Delocalized electrons are free electrons in a molecule, ion, or solid metal that do not participate in chemical bonding. These electrons are not associated with any atom. Delocalized electrons contribute to the compound’s conductivity. Substances, especially metals, with many delocalized electrons are highly conductive ^[1-4].

Resonance Delocalization

Pi bonds are held by electron pairs loosely attached to the atoms. They form a diffused cloud that can be distorted easily. The pi electrons move around the molecule and become delocalized. One way to visualize delocalization is that electrons flow through the adjacent atom’s orbital. Let us take the example of the carbonyl functional group (-C=O) to understand this concept. The Lewis dot representation is shown below ^[4].

The C=O bond in carbonyl is polar. The shared electron pair is drawn closer to the more electronegative oxygen atom. The carbonyl group consists of a sigma bond and a pi bond. The pi electrons are dynamically delocalized, as shown below.

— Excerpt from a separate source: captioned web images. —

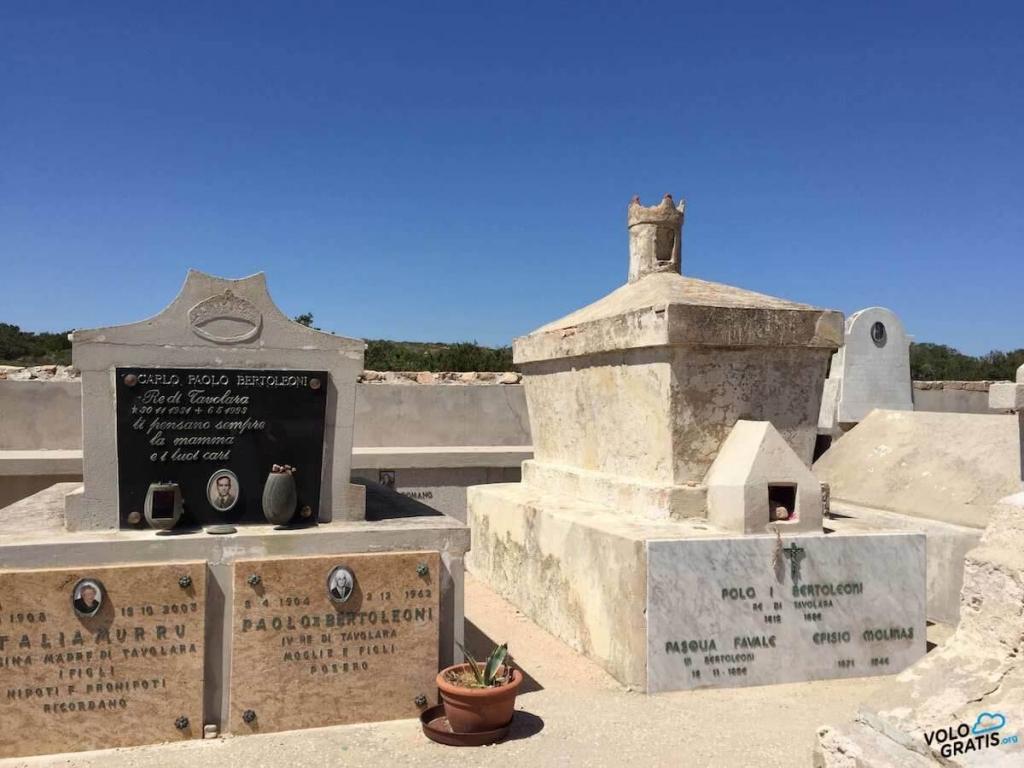 tombe reali isola tavolara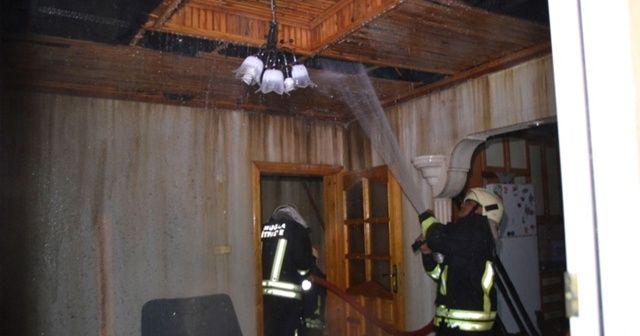 Düğünlerine 3 gün kala evleri yandı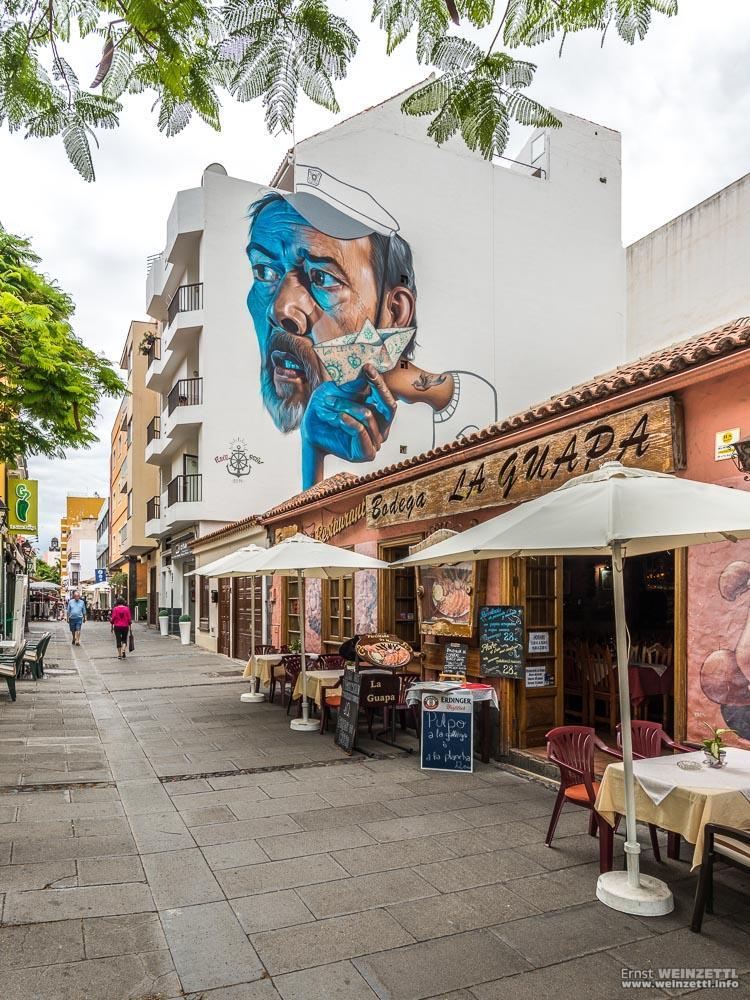 Einige Häuserfronten sind mit Werken ortsbekannter Künstler geschmückt.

The above two structures are resonance structures of the same species. The actual structure is a hybrid of the two.

Formulation of Delocalized Electrons

Curved arrows depict the movement of electrons from one location to another in molecules and ions. Lone pairs also move with relative ease because they are not involved in bonding. The two resonance structures of carbonyl are obtained through delocalization, as shown by case A and case B in the image below. Red curved arrows indicate electron motion. In Case A, the pi electrons move from the pi bond to the more electronegative oxygen. In Case B, a lone pair of electrons on oxygen move toward the positively charged carbon. Therefore, the pi electrons in one structure become a lone pair in another, and vice versa.

How to Identify Delocalized Electrons

Observing its positions in the two resonance structures is the simplest way to tell if electrons are localized or delocalized. If the electrons are located in one position in one structure and another in the other, we can say that delocalization occurs ^[3].

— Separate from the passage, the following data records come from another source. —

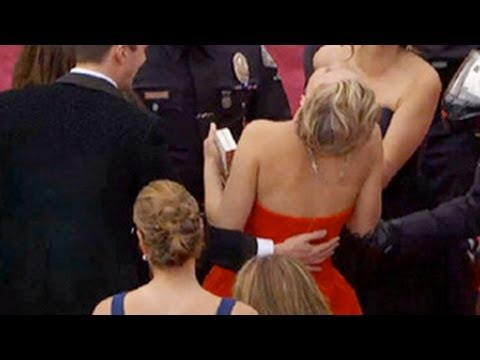Jennifer Lawrence Falls Again at Oscars 2014 Red Carpet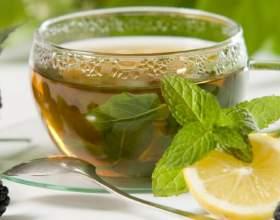 Чим корисний чай з м'ятою: улюблений заспокійливий напій фото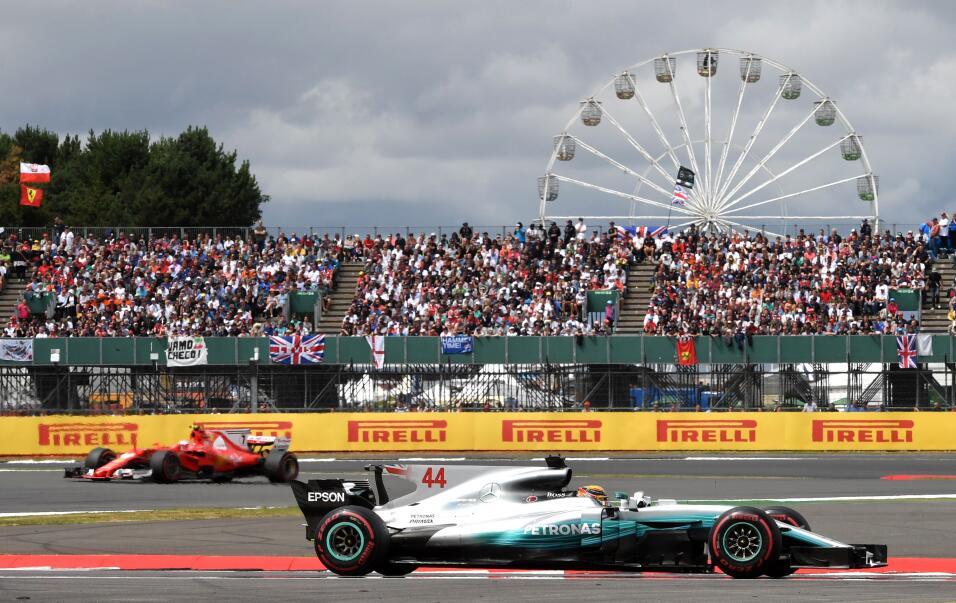 Lewis Hamilton gana por cuarta vez consecutiva el GP de Gran Bretaña Sil...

Delocalization and Stability

Delocalization of electrons stabilizes the system because it spreads energy over a larger area rather than keeping it confined to a small area. Therefore, delocalization brings extra stability to a system compared to a similar system with localized electrons. The stabilizing effect of electron delocalization can be studied from resonance energy ^[1-3].

Examples

Let us look at a few examples of molecules where delocalization is prominent ^[1-8].

1. Benzene (C₆H₆)

A molecule that contains delocalized electrons is benzene. Benzene has a six-membered ring structure having alternating single and double bonds between the carbon atoms. Such a structure is known conjugated system or conjugated pi bonds. The pi electrons are delocalized over the entire ring. All six carbon atoms equally share these electrons.

Benzene has two resonance structures. Both these structures are equally probable. All C=C bond lengths are the same and equal to 139 pm due to resonance. It makes the molecule extra stable. As with many aromatic structures, the delocalization is shown by a circle in the hybrid resonance structure.

2. Carboxylate (RCOO^–)

A carboxylate functional group is the conjugate base of carboxylic acid and has a single negative charge. Two oxygen atoms equally share the negative charge.

3. Metals

Metals have a “sea” of free electrons that move around the atoms. These electrons are not localized to any particular atoms. They carry charges and are responsible for conducting electricity. For this reason, metals are good conductors of electricity.

Localized vs. Delocalized Electrons ^[3]

• Localized electrons are associated with a particular atom. Delocalized electrons are not associated with any particular atom.
• Localized electrons are found between atoms and are confined to the region between atoms. Delocalized atoms spread across several atoms and are located above and below the atoms, except in graphite.

Diamond vs. Graphite

Image Courtesy: Dezeen.com

In the crystal structure of a diamond, four valence electrons participate in bonding, resulting in a tight structure. Hence, the electrons do not roam about freely and are localized. On the other hand, in graphite, three of the four valence electrons are covalently bonded to other carbon atoms. The fourth electron is free to move around the molecule. Since graphite is planar, the delocalized electrons are only confined to a plane. Therefore, graphite conducts electricity along a plane and not perpendicular to it [2].